Fault Injection
Fault Injection using SMI in Linkerd 🔗
Application failure injection is a form of chaos engineering where we artificially increase the error rate of certain services in a microservice application to see what impact that has on the system as a whole. Traditionally, you would need to add some kind of failure injection library into your service code in order to do application failure injection. Thankfully, the service mesh gives us a way to inject application failures without needing to modify or rebuild our services at all.
Using SMI Traffic Split API to inject errors 🔗
We can easily inject application failures by using the Traffic Split API of the Service Mesh Interface. This allows us to do failure injection in a way that is implementation agnostic and works across service meshes.
We will do this first by deploying a new service which only return errored responses. We will be using a simple NGINX service which has configured to only return HTTP 500 responses.
We will then create a traffic split which would redirect the service mesh to send a sample percentage of traffic to the error service instead, let’s say 20% of service’s traffic to error, then we would have injected an artificial 20% error rate in service.
Deploy Linkerd Books Application 🔗
We will be deploying Linkerd Books application for this part of the demo
Use meshery to deploy the bookinfo application :
- In Meshery, navigate to the Linkerd adapter’s management page from the left nav menu.
- On the Linkerd adapter’s management page, please enter default in the Namespace field.

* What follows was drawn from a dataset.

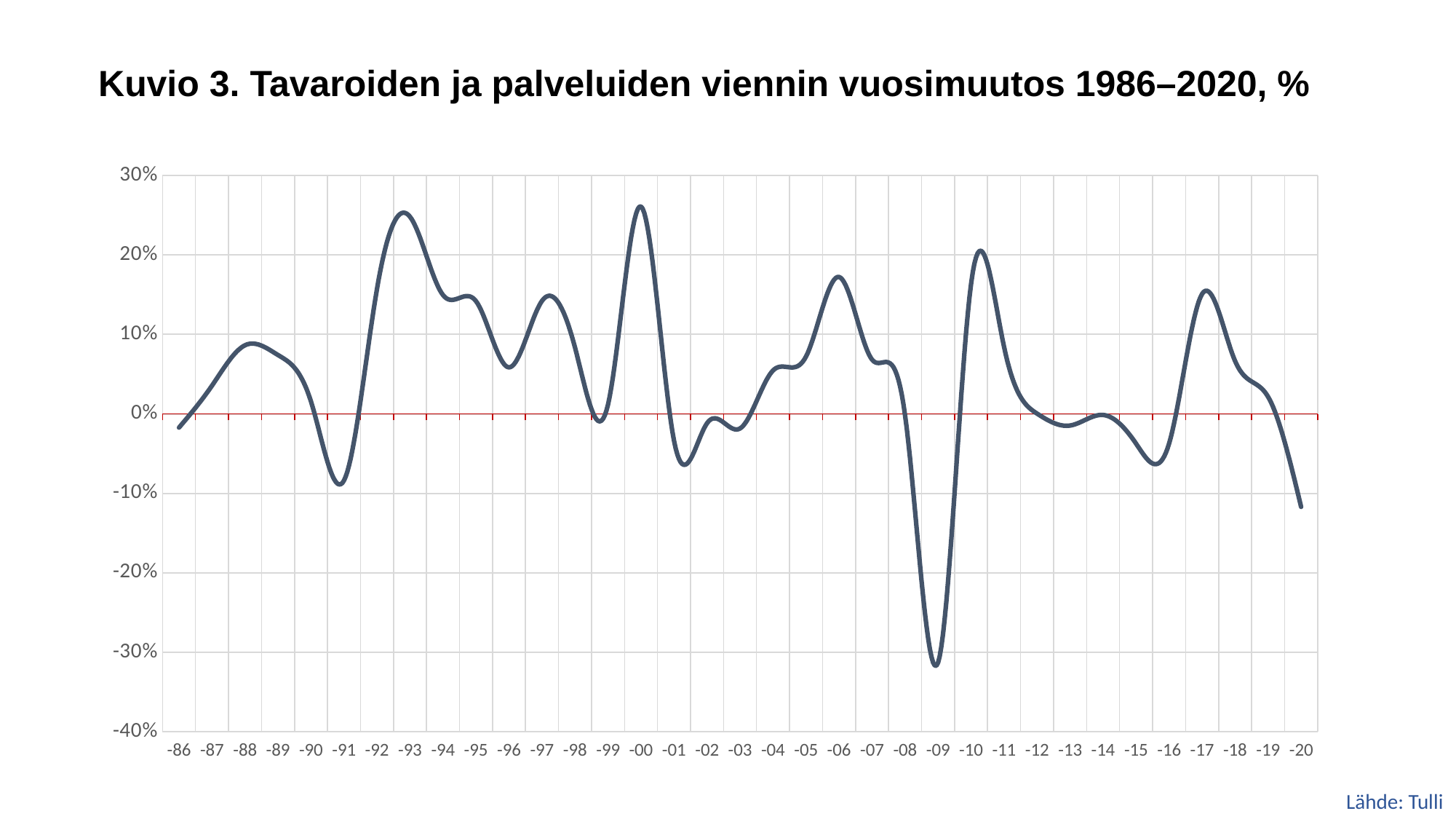
Is the value for -09 greater or less than -30%? less Is the value for -93 greater or less than 20%? greater What source is cited at the bottom of the slide? Tulli Is the value for -20 greater or less than -10%? less How many years are plotted on the x axis? 35 What kind of chart is shown on the slide? line chart Which is larger, the value for -93 or the value for -88? -93 Which is larger, the value for -09 or the value for -20? -20 Which year has the lowest value on the chart? -09 Do the values rise or fall from -17 to -20? fall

- Then, click the (+) icon on the Sample Application card and select Books Application from the list. Inject linkerd into sample application using
linkerd inject https://run.linkerd.io/booksapp.yml | kubectl apply -f -
In the following, one of the service has already beeen configured with the error let’s remove the error rate from the same :
kubectl edit deploy/authors
Remove the lines
- name: FAILURE_RATE
value: "0.5"
Now if you will see linkerd stat, the success rate would be 100%
linkerd stat deploy
Create the errored service 🔗
Now we will create our error service, we have NGINX pre-configured to only respond with HTTP 500 status code
apiVersion: apps/v1
kind: Deployment
metadata:
name: error-injector
labels:
app: error-injector
spec:
selector:
matchLabels:
app: error-injector
replicas: 1
template:
metadata:
labels:
app: error-injector
spec:
containers:
- name: nginx
image: nginx:alpine
ports:
- containerPort: 80
name: nginx
protocol: TCP
volumeMounts:
- name: nginx-config
mountPath: /etc/nginx/nginx.conf
subPath: nginx.conf
volumes:
- name: nginx-config
configMap:
name: error-injector-config
---
apiVersion: v1
kind: Service
metadata:
labels:
app: error-injector
name: error-injector
spec:
clusterIP: None
ports:
- name: service
port: 7002
protocol: TCP
targetPort: nginx
selector:
app: error-injector
type: ClusterIP
---
apiVersion: v1
data:
nginx.conf: |2
events {
worker_connections 1024;
}
http {
server {
location / {
return 500;
}
}
}
kind: ConfigMap
metadata:
name: error-injector-config
After deploying the above errored service, we will create a traffic split resource which will be responsible to direct 20% of the book service to the error.
apiVersion: split.smi-spec.io/v1alpha3
kind: TrafficSplit
metadata:
name: fault-inject
spec:
service: books
backends:
- service: books
weight: 800m
- service: error-injector
weight: 200m
You can now see an 20% error rate for calls from webapp to books
linkerd routes deploy/webapp --to service/books
You can also see the error on the web browser
kubectl port-forward deploy/webapp 7000 && open http://localhost:7000
If you refresh page few times, you will see Internal Server Error.
Cleanup 🔗
kubectl delete trafficsplit/error-split
Remove the book info application from the Meshery Dashboard by clicking on the trash icon in the sample application card on the linkerd adapters’ page.